*GOAL*
Recast everything from the line containing "Is point 51,523" down to and including the line containing "3.36 metres" as a two-column CSV with the headers entry_text and answer. Give one row per entry, put each field in quotation marks, replace line breaks with spaces, and omit the pictures.

*Spatial questions linked to pictures*
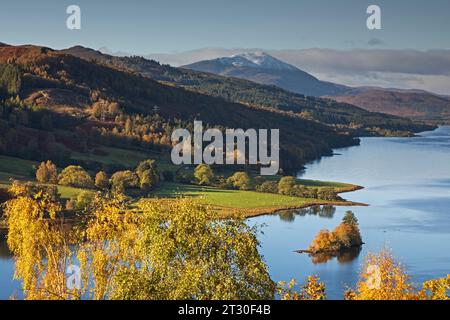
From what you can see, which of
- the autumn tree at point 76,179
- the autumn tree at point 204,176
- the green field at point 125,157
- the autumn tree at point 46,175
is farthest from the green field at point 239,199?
the autumn tree at point 46,175

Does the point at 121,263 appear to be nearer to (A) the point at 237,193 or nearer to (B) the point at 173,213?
(B) the point at 173,213

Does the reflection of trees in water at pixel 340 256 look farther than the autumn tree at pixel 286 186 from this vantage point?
No

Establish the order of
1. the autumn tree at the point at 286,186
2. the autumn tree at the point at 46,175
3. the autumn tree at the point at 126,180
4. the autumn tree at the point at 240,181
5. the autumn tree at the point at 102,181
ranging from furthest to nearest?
1. the autumn tree at the point at 240,181
2. the autumn tree at the point at 286,186
3. the autumn tree at the point at 126,180
4. the autumn tree at the point at 102,181
5. the autumn tree at the point at 46,175

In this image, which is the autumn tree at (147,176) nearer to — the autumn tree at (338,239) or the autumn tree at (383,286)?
the autumn tree at (338,239)

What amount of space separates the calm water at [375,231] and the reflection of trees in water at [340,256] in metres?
0.14

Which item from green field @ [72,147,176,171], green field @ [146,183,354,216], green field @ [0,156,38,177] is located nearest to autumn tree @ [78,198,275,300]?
green field @ [146,183,354,216]

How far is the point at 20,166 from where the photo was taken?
137 meters

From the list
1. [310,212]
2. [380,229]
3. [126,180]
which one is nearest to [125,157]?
[126,180]

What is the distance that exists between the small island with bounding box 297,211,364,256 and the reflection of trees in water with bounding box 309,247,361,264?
671 millimetres

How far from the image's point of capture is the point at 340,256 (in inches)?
3450

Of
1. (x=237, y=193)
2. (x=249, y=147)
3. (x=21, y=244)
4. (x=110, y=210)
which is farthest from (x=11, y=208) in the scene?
(x=249, y=147)

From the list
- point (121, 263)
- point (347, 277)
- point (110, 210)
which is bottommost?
point (347, 277)

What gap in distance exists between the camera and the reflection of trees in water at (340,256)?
84.2 m
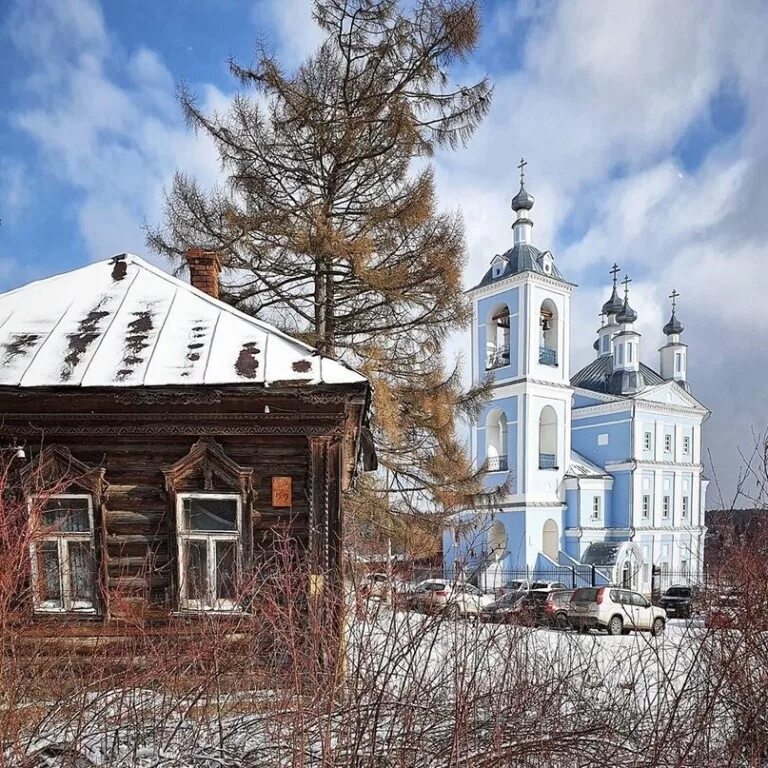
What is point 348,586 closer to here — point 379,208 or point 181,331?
point 181,331

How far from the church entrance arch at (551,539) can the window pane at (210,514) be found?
28.0 meters

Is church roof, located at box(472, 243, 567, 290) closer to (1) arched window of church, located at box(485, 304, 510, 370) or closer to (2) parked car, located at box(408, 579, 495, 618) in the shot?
(1) arched window of church, located at box(485, 304, 510, 370)

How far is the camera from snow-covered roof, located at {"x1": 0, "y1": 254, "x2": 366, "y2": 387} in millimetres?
6777

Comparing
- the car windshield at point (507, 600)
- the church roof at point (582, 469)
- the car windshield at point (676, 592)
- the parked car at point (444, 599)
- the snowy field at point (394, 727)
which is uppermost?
the parked car at point (444, 599)

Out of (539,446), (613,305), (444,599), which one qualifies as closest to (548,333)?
(539,446)

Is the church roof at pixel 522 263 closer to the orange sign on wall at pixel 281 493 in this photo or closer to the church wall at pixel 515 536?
the church wall at pixel 515 536

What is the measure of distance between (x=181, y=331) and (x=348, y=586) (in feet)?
11.9

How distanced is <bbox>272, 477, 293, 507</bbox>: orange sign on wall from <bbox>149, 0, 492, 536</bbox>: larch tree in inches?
178

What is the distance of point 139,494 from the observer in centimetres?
696

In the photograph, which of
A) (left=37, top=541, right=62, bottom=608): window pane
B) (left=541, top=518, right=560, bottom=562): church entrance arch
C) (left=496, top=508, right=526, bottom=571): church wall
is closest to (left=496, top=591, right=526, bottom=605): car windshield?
(left=37, top=541, right=62, bottom=608): window pane

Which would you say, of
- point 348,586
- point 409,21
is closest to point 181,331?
point 348,586

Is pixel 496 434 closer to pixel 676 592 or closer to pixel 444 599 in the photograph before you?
pixel 676 592

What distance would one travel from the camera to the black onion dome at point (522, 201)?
3266 centimetres

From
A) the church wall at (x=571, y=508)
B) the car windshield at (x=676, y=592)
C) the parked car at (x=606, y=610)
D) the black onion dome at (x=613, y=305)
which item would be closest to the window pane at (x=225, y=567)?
the parked car at (x=606, y=610)
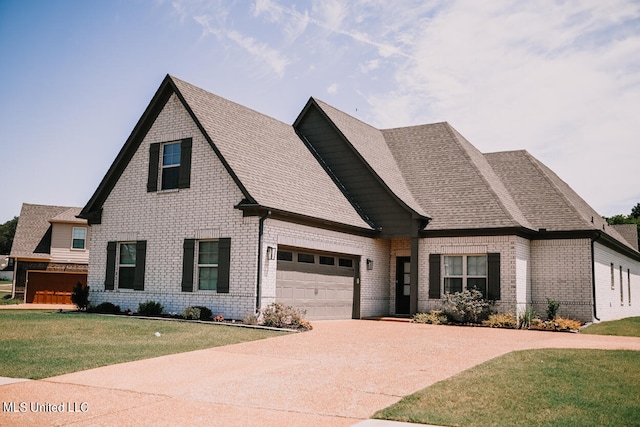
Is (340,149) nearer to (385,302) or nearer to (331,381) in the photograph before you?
(385,302)

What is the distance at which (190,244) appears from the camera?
63.1 feet

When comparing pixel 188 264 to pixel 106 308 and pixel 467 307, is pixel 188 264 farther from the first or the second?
pixel 467 307

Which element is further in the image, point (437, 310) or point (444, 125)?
point (444, 125)

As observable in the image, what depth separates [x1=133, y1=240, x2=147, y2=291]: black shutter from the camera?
20234 mm

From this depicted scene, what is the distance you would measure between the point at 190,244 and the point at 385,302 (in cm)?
849

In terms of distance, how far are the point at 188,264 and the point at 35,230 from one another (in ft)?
65.7

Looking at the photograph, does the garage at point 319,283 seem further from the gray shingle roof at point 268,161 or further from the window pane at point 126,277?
the window pane at point 126,277

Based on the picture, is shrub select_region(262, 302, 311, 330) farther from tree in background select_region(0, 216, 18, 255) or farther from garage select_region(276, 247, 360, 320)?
tree in background select_region(0, 216, 18, 255)

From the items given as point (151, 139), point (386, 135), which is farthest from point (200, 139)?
point (386, 135)

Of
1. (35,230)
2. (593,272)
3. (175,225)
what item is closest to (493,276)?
(593,272)

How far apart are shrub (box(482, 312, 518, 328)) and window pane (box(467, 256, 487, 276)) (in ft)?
6.20

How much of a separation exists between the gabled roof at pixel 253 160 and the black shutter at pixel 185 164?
3.37ft

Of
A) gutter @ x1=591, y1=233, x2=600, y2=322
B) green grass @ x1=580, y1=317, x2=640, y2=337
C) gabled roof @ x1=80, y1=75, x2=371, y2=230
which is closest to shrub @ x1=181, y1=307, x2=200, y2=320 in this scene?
gabled roof @ x1=80, y1=75, x2=371, y2=230

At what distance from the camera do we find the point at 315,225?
20.0 m
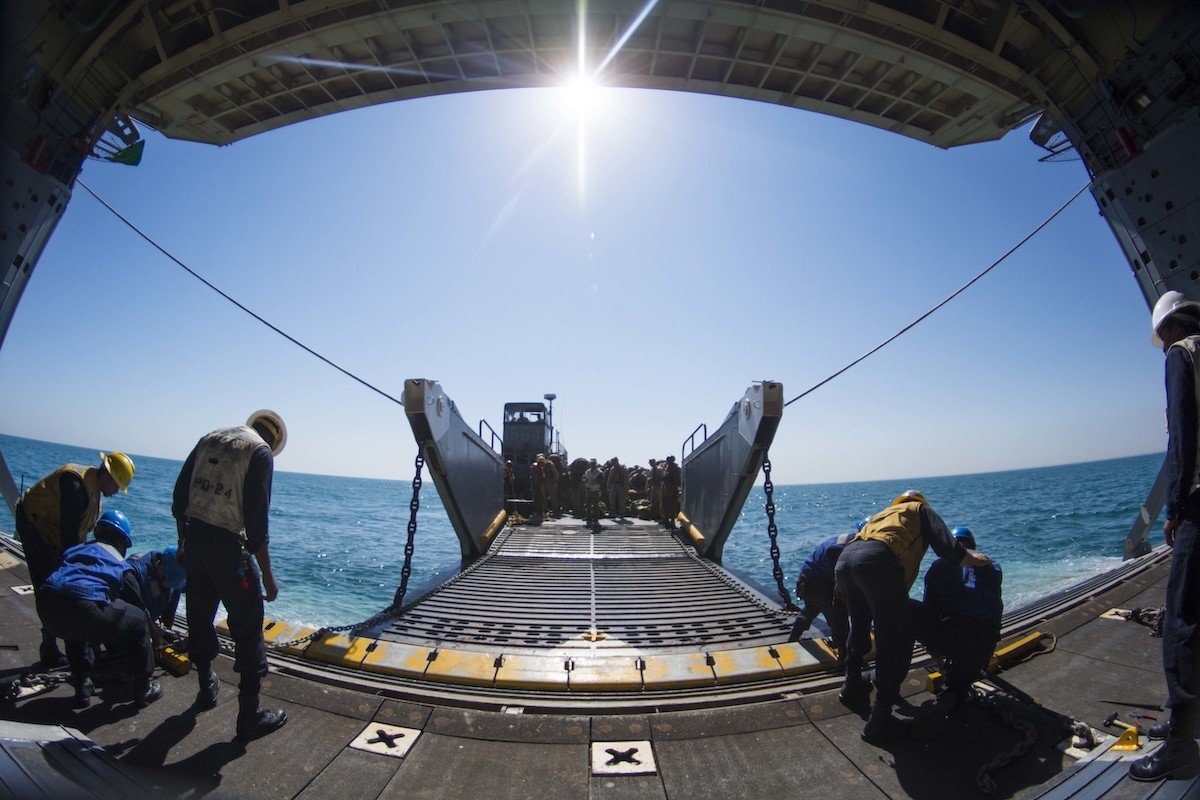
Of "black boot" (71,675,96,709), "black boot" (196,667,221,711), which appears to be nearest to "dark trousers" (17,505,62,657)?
"black boot" (71,675,96,709)

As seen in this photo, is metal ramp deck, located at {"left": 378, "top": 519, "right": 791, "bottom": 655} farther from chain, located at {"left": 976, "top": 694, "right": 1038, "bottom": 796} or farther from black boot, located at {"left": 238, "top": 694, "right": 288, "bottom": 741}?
chain, located at {"left": 976, "top": 694, "right": 1038, "bottom": 796}

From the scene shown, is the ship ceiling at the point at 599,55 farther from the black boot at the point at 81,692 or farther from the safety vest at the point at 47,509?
the black boot at the point at 81,692

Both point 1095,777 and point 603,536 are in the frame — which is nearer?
point 1095,777

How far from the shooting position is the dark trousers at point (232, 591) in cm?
251

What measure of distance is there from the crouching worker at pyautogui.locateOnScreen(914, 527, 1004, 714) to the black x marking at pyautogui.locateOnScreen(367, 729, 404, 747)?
2.87m

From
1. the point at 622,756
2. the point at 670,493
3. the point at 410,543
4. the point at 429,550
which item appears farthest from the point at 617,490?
the point at 622,756

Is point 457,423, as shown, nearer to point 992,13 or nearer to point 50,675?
point 50,675

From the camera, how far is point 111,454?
3.27m

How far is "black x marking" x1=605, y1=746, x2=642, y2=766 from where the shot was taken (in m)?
2.34

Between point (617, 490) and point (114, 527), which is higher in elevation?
point (114, 527)

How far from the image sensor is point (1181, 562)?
2.02 metres

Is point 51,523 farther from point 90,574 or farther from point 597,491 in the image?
point 597,491

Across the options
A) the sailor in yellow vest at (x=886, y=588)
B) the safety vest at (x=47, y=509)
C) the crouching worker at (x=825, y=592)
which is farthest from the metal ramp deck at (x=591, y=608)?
the safety vest at (x=47, y=509)

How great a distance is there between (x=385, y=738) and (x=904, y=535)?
9.83 ft
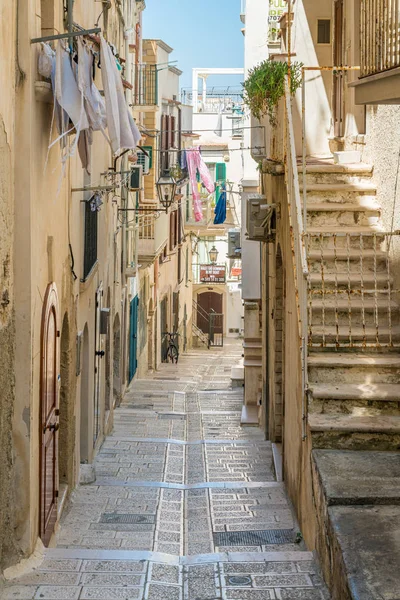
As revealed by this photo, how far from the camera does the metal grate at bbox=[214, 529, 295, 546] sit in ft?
30.8

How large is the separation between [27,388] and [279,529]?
3.36 metres

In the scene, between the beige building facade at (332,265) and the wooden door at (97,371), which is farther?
the wooden door at (97,371)

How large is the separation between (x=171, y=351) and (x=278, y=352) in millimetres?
22583

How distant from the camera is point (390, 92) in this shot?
849cm

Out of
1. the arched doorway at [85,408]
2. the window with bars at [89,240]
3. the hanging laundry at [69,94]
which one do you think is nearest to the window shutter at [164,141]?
the window with bars at [89,240]

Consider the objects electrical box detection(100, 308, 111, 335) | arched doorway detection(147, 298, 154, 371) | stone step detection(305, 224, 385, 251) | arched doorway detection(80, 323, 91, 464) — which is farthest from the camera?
arched doorway detection(147, 298, 154, 371)

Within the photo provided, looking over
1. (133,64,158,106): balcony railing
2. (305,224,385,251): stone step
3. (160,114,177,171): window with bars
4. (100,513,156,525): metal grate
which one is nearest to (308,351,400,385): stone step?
(305,224,385,251): stone step

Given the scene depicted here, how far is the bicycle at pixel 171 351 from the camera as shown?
36.7m

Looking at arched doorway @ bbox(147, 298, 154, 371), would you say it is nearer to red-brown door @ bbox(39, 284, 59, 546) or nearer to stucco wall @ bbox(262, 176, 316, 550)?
stucco wall @ bbox(262, 176, 316, 550)

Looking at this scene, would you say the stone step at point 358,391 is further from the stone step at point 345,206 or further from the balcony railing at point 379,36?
the stone step at point 345,206

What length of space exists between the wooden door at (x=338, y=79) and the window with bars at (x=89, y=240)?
452 cm

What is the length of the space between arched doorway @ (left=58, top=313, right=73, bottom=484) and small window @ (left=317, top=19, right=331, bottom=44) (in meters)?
7.78

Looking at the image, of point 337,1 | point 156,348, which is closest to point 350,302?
point 337,1

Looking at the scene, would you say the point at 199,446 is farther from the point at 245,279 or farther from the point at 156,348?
the point at 156,348
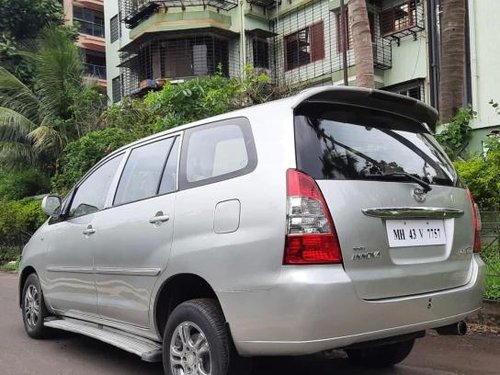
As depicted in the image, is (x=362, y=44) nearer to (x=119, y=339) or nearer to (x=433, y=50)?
(x=119, y=339)

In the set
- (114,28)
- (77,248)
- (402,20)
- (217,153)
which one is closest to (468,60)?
(402,20)

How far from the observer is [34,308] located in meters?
6.14

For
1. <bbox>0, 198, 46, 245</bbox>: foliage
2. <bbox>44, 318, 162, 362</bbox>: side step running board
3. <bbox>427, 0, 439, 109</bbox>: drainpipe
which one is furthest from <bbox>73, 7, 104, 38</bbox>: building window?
<bbox>44, 318, 162, 362</bbox>: side step running board

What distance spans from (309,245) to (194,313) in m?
0.93

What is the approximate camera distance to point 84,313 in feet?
17.0

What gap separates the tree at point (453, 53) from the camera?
9742mm

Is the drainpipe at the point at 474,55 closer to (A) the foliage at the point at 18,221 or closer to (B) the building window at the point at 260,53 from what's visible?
(B) the building window at the point at 260,53

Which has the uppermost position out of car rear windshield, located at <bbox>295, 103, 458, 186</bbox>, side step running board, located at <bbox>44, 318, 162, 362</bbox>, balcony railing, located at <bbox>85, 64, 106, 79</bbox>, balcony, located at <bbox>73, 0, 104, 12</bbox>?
balcony, located at <bbox>73, 0, 104, 12</bbox>

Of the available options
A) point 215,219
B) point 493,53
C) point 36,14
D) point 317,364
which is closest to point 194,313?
point 215,219

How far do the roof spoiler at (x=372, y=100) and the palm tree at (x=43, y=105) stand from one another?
45.9 ft

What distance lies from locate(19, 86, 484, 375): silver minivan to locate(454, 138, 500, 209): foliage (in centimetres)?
285

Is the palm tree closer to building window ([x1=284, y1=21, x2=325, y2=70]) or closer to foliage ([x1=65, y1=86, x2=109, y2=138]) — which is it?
foliage ([x1=65, y1=86, x2=109, y2=138])

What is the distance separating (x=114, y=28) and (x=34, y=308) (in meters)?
25.7

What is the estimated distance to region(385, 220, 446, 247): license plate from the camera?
354 cm
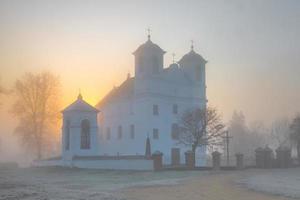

*ANSWER FOR THE TASK*
entry_text,answer
"Is point 51,523 farther from point 90,574 or farther from point 597,491 in the image?","point 597,491"
"Across the options A) the sailor in yellow vest at (x=886, y=588) B) the safety vest at (x=47, y=509) C) the crouching worker at (x=825, y=592) which is farthest from the metal ramp deck at (x=591, y=608)?","the safety vest at (x=47, y=509)"
"How great a distance is there between (x=385, y=738) and (x=904, y=535)?","9.83 ft"
"As revealed by this photo, how far from the camera does the metal grate at bbox=[214, 529, 295, 546] sit in ft?","30.8"
"How large is the separation between [27,388] and [279,529]?","3.36 metres"